任务: 请原样返回下面的全部记录，图片不要放进回答里。

本任务数据:
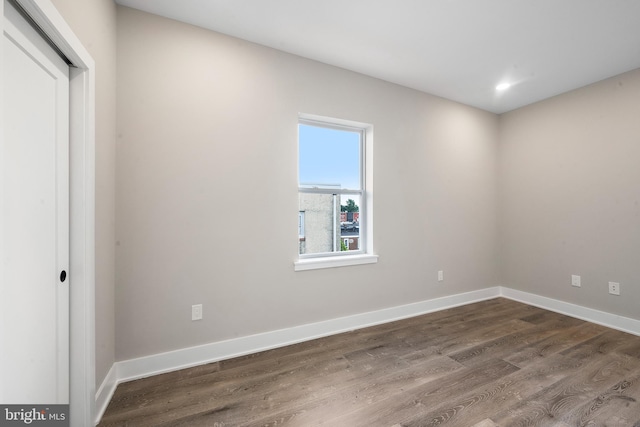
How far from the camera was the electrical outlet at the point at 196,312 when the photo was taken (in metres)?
2.18

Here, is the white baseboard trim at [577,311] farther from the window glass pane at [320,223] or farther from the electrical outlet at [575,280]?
the window glass pane at [320,223]

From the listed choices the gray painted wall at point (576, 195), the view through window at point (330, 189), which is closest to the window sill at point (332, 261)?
the view through window at point (330, 189)

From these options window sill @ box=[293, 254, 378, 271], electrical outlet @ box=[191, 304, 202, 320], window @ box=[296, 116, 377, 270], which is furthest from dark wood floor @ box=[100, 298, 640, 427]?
window @ box=[296, 116, 377, 270]

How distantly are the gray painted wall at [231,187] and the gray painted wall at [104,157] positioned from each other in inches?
3.1

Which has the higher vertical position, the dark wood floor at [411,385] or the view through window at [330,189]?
the view through window at [330,189]

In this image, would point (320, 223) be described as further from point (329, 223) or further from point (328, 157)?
point (328, 157)

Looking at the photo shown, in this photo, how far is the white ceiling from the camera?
1969 mm

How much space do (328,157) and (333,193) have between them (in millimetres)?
393

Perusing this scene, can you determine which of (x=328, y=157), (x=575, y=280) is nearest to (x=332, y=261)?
(x=328, y=157)

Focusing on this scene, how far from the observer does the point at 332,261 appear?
2.75 m

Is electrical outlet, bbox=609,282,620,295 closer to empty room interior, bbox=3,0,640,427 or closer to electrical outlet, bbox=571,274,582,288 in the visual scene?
empty room interior, bbox=3,0,640,427

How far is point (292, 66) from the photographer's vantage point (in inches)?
101

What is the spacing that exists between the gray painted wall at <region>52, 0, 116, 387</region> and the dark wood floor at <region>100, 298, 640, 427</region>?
47 cm

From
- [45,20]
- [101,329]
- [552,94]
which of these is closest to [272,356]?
[101,329]
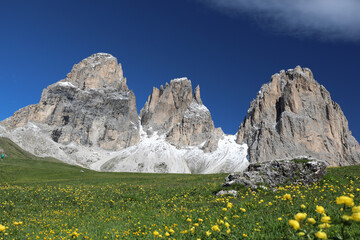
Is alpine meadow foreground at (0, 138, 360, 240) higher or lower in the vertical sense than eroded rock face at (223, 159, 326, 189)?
lower

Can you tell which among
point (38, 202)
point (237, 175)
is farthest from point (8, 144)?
point (237, 175)

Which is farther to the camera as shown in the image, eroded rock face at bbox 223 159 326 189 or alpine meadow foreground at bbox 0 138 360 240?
eroded rock face at bbox 223 159 326 189

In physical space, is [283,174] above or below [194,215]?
above

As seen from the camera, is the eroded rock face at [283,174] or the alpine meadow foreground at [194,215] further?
the eroded rock face at [283,174]

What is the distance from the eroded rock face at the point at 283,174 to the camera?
20.1 meters

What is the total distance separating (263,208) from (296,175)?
11.4 metres

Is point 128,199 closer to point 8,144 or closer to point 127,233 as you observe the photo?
point 127,233

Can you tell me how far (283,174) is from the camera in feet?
69.1

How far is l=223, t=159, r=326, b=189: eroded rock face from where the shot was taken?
20.1m

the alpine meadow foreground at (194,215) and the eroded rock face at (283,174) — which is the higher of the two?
the eroded rock face at (283,174)

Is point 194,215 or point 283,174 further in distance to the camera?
point 283,174

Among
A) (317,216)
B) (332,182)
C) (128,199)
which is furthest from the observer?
(128,199)

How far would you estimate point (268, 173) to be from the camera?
21.2 meters

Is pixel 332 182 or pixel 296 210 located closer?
pixel 296 210
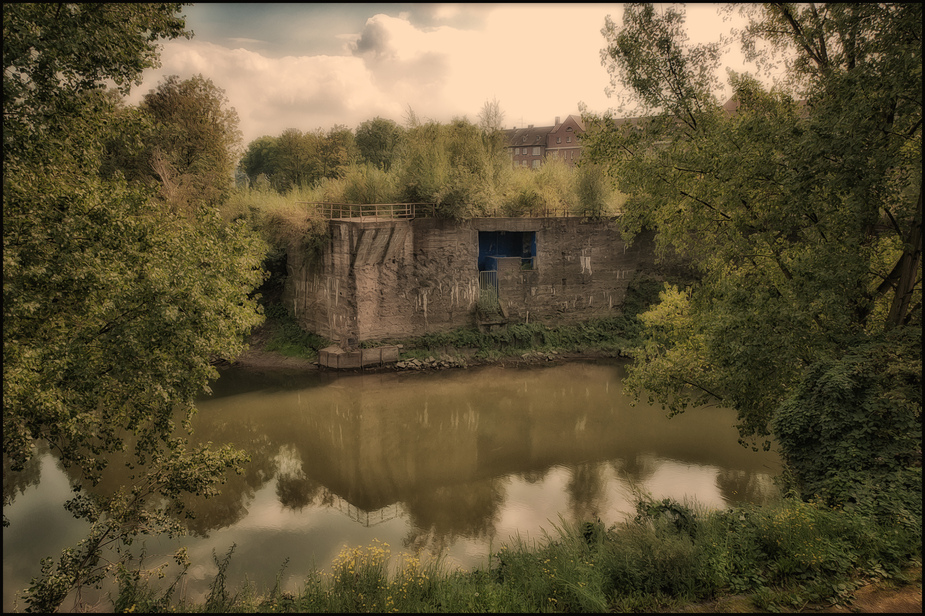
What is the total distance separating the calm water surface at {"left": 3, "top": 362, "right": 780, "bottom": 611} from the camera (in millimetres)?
8352

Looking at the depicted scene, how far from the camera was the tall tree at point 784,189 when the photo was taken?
5934mm

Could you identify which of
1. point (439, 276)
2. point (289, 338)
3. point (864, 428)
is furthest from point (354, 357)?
point (864, 428)

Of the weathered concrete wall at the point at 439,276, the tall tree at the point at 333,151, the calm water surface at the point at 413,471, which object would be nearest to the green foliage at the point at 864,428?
the calm water surface at the point at 413,471

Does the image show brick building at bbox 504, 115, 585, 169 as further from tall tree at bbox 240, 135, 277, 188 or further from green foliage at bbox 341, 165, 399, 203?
green foliage at bbox 341, 165, 399, 203

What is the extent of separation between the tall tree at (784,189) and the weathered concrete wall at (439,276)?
10119mm

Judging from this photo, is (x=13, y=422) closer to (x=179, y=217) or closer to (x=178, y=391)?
(x=178, y=391)

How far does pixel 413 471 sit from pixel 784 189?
332 inches

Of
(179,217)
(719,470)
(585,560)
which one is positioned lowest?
(719,470)

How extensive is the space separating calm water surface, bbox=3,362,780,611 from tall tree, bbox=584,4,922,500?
9.67 ft

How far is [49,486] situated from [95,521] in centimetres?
517

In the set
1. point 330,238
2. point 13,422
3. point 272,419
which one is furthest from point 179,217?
point 330,238

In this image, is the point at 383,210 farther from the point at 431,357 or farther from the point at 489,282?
the point at 431,357

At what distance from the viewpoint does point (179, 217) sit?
22.7 ft

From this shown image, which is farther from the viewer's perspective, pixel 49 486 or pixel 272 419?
pixel 272 419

完成结果:
How far from the camera was the electrical outlet at the point at 196,312 when the photo was taken (in metres)?
2.18

Here, is the white baseboard trim at [577,311] farther from the window glass pane at [320,223] or farther from the electrical outlet at [575,280]?
the window glass pane at [320,223]

From the listed choices the gray painted wall at point (576, 195), the view through window at point (330, 189), which is closest to the window sill at point (332, 261)?
the view through window at point (330, 189)

From these options window sill @ box=[293, 254, 378, 271], electrical outlet @ box=[191, 304, 202, 320], window @ box=[296, 116, 377, 270], which is furthest from dark wood floor @ box=[100, 298, 640, 427]?
window @ box=[296, 116, 377, 270]

How distantly are the gray painted wall at [231,187] and the gray painted wall at [104,157] positioned from each other in inches?
3.1

Which has the higher vertical position, the dark wood floor at [411,385] or the view through window at [330,189]?
the view through window at [330,189]

In this image, would point (320, 223) be described as further from point (329, 223) or further from point (328, 157)?
point (328, 157)

Looking at the photo shown, in this photo, how far is the white ceiling from the camera?
1969 mm

How much space do (328,157) and (333,193) have between them (in millimetres)?
393

Perusing this scene, can you determine which of (x=328, y=157), (x=575, y=280) is nearest to (x=332, y=261)?
(x=328, y=157)

Focusing on this scene, how far from the observer does the point at 332,261 appear?
2.75 m

Is electrical outlet, bbox=609,282,620,295 closer to empty room interior, bbox=3,0,640,427 or closer to electrical outlet, bbox=571,274,582,288 in the visual scene?
empty room interior, bbox=3,0,640,427

How far is point (292, 66) from the photographer's vantage point (in inches)?
101

What is the spacing that exists between the gray painted wall at <region>52, 0, 116, 387</region> and the dark wood floor at <region>100, 298, 640, 427</region>?
47 cm

From
- [45,20]
- [101,329]
- [552,94]
which of these is closest to [272,356]?
[101,329]
Is alpine meadow foreground at (0, 138, 360, 240) higher or lower in the vertical sense than eroded rock face at (223, 159, 326, 189)?
lower

Can you tell which among
point (38, 202)
point (237, 175)
is farthest from point (8, 144)?
point (237, 175)

Which is farther to the camera as shown in the image, eroded rock face at bbox 223 159 326 189 or alpine meadow foreground at bbox 0 138 360 240?
eroded rock face at bbox 223 159 326 189

In physical space, is [283,174] above or below [194,215]?
above

As seen from the camera, is the eroded rock face at [283,174] or the alpine meadow foreground at [194,215] further?
the eroded rock face at [283,174]

What is the distance from the eroded rock face at the point at 283,174 to the camera?
20.1 meters

What is the total distance separating (263,208) from (296,175)?
11.4 metres

Is point 128,199 closer to point 8,144 or closer to point 127,233 as you observe the photo?
point 127,233

Can you tell me how far (283,174) is from the camera in feet?
69.1

How far is l=223, t=159, r=326, b=189: eroded rock face from where the shot was taken?
20.1m

the alpine meadow foreground at (194,215) and the eroded rock face at (283,174) — which is the higher of the two?
the eroded rock face at (283,174)

Is point 194,215 or point 283,174 further in distance to the camera?
point 283,174

Among
A) (317,216)
B) (332,182)
C) (128,199)
which is furthest from the observer?
(128,199)

How far would you estimate point (268, 173) to be from the camera?
21.2 meters

Is pixel 332 182 or pixel 296 210 located closer?
pixel 296 210
What is the total distance separating the calm water surface at {"left": 3, "top": 362, "right": 780, "bottom": 611} from the camera (in millimetres)?
8352

Looking at the depicted scene, how far from the camera was the tall tree at point 784,189 when the photo was taken?
5934mm

Could you identify which of
1. point (439, 276)
2. point (289, 338)
3. point (864, 428)
is furthest from point (354, 357)?
point (864, 428)

Of the weathered concrete wall at the point at 439,276, the tall tree at the point at 333,151, the calm water surface at the point at 413,471, which object would be nearest to the green foliage at the point at 864,428?
the calm water surface at the point at 413,471

Does the image show brick building at bbox 504, 115, 585, 169 as further from tall tree at bbox 240, 135, 277, 188 or further from green foliage at bbox 341, 165, 399, 203?
green foliage at bbox 341, 165, 399, 203

What is the extent of separation between the tall tree at (784,189) and the weathered concrete wall at (439,276)?
10119mm

Judging from this photo, is (x=13, y=422) closer to (x=179, y=217) or closer to (x=178, y=391)?
(x=178, y=391)

How far does pixel 413 471 sit from pixel 784 189?
332 inches

Of
(179,217)
(719,470)
(585,560)
which one is positioned lowest?
(719,470)

How extensive is the space separating calm water surface, bbox=3,362,780,611 from tall tree, bbox=584,4,922,500?
9.67 ft

How far is [49,486] situated from [95,521] in centimetres?
517

In the set
1. point 330,238
2. point 13,422
3. point 272,419
which one is furthest from point 179,217?
point 330,238

In this image, is the point at 383,210 farther from the point at 431,357 or farther from the point at 489,282?
the point at 431,357

At what distance from the viewpoint does point (179, 217) sit?
22.7 ft

From this shown image, which is farther from the viewer's perspective, pixel 49 486 or pixel 272 419?
pixel 272 419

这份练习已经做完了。